Saved entries:
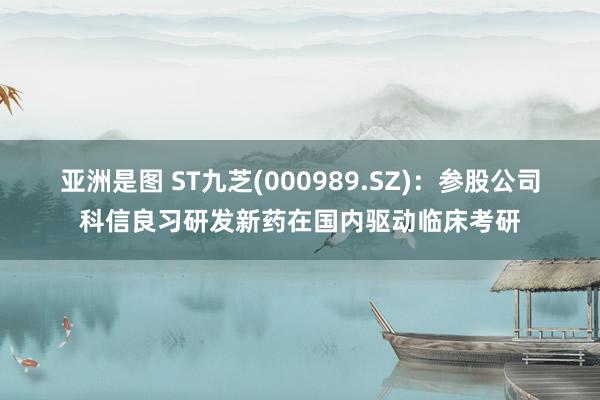 亚洲是图 ST九芝(000989.SZ)：参股公司科信良习研发新药在国内驱动临床考研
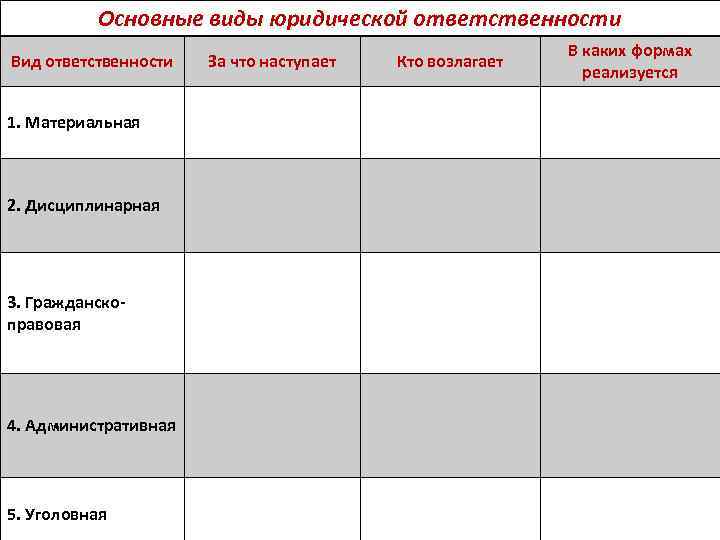 Основные виды юридической ответственности

| Вид ответственности | За что наступает | Кто возлагает | В каких формах реализуется |
|---|---|---|---|
| 1. Материальная | | | |
| 2. Дисциплинарная | | | |
| 3. Гражданско-правовая | | | |
| 4. Административная | | | |
| 5. Уголовная | | | |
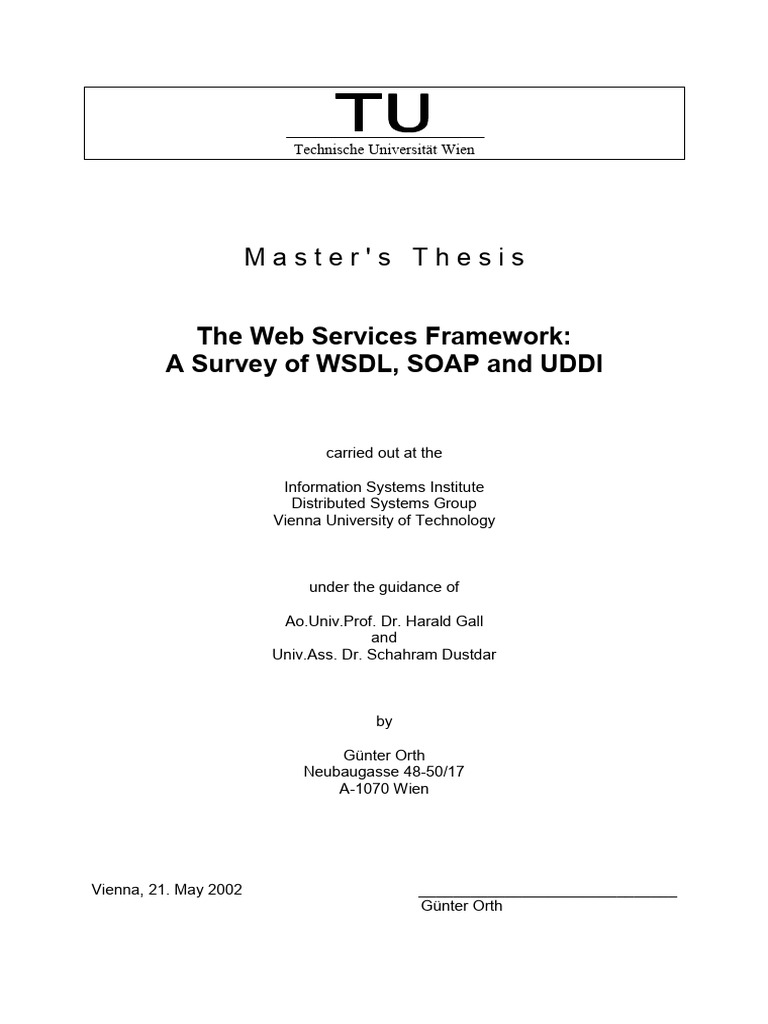 TU
Technische Universität Wien

Master's Thesis

The Web Services Framework:
A Survey of WSDL, SOAP and UDDI

carried out at the

Information Systems Institute
Distributed Systems Group
Vienna University of Technology

under the guidance of

Ao.Univ.Prof. Dr. Harald Gall
and
Univ.Ass. Dr. Schahram Dustdar

by

Günter Orth
Neubaugasse 48-50/17
A-1070 Wien

Vienna, 21. May 2002

____
Günter Orth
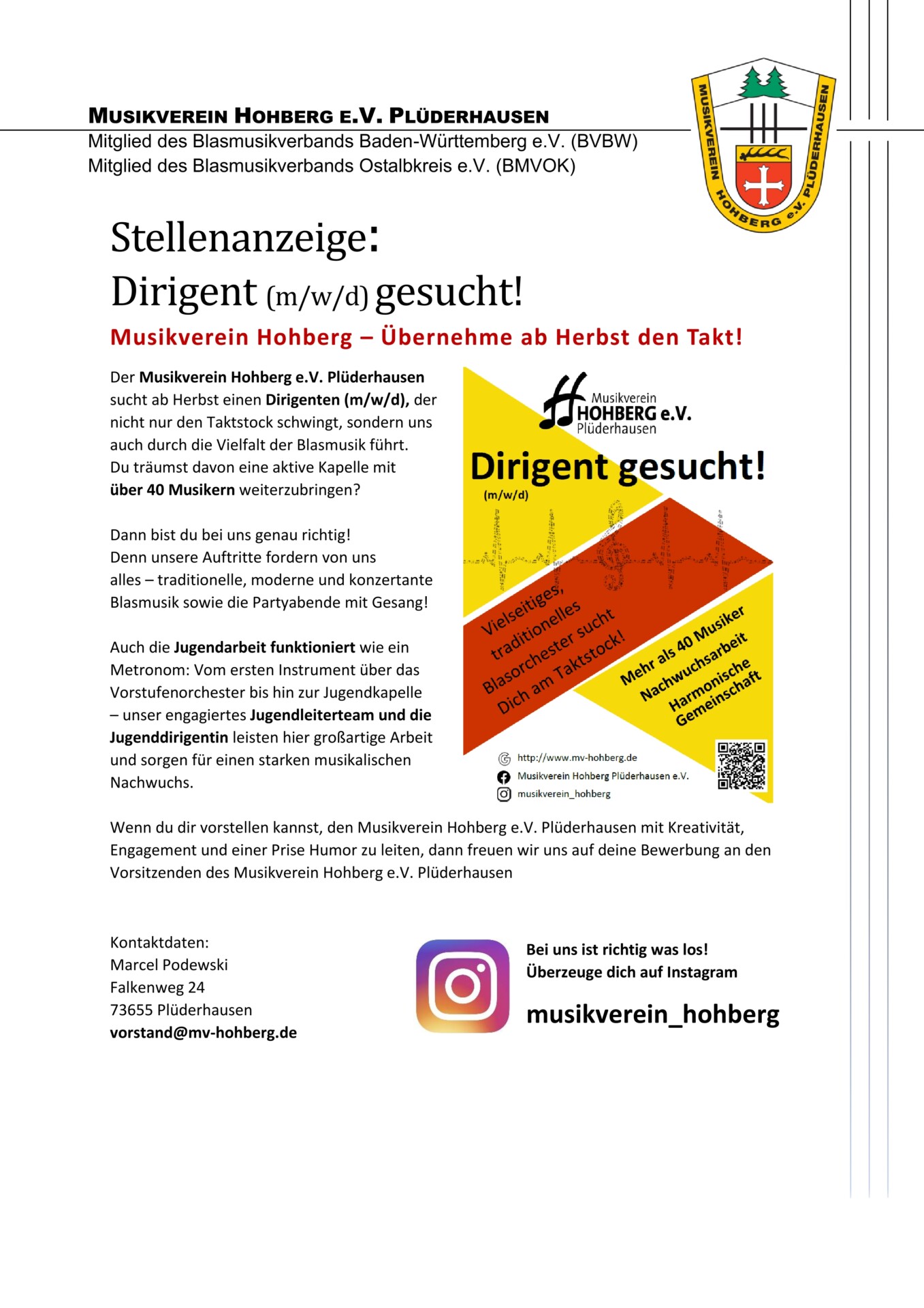 MUSIKVEREIN HOHBERG E.V. PLÜDERHAUSEN
Mitglied des Blasmusikverbands Baden-Württemberg e.V. (BVBW)
Mitglied des Blasmusikverbands Ostalbkreis e.V. (BMVOK)

MUSIKVEREIN HOHBERG e.V. PLÜDERHAUSEN

Stellenanzeige:
Dirigent (m/w/d) gesucht!

Musikverein Hohberg – Übernehme ab Herbst den Takt!

Der Musikverein Hohberg e.V. Plüderhausen sucht ab Herbst einen Dirigenten (m/w/d), der nicht nur den Taktstock schwingt, sondern uns auch durch die Vielfalt der Blasmusik führt. Du träumst davon eine aktive Kapelle mit über 40 Musikern weiterzubringen?

Dann bist du bei uns genau richtig! Denn unsere Auftritte fordern von uns alles – traditionelle, moderne und konzertante Blasmusik sowie die Partyabende mit Gesang!

Auch die Jugendarbeit funktioniert wie ein Metronom: Vom ersten Instrument über das Vorstufenorchester bis hin zur Jugendkapelle – unser engagiertes Jugendleiterteam und die Jugenddirigentin leisten hier großartige Arbeit und sorgen für einen starken musikalischen Nachwuchs.

Musikverein HOHBERG e.V. Plüderhausen

Dirigent gesucht!
(m/w/d)

Vielseitiges, traditionelles Blasorchester sucht Dich am Taktstock!

Mehr als 40 Musiker
Nachwuchsarbeit
Harmonische Gemeinschaft

http://www.mv-hohberg.de
Musikverein Hohberg Plüderhausen e.V.
musikverein_hohberg

Wenn du dir vorstellen kannst, den Musikverein Hohberg e.V. Plüderhausen mit Kreativität, Engagement und einer Prise Humor zu leiten, dann freuen wir uns auf deine Bewerbung an den Vorsitzenden des Musikverein Hohberg e.V. Plüderhausen

Kontaktdaten:
Marcel Podewski
Falkenweg 24
73655 Plüderhausen
vorstand@mv-hohberg.de

Bei uns ist richtig was los!
Überzeuge dich auf Instagram

musikverein_hohberg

* **What is needed**
Return a copy of each line in the records above that has "Taktstock" in it.

* **Output below**
Der Musikverein Hohberg e.V. Plüderhausen sucht ab Herbst einen Dirigenten (m/w/d), der nicht nur den Taktstock schwingt, sondern uns auch durch die Vielfalt der Blasmusik führt. Du träumst davon eine aktive Kapelle mit über 40 Musikern weiterzubringen?
Vielseitiges, traditionelles Blasorchester sucht Dich am Taktstock!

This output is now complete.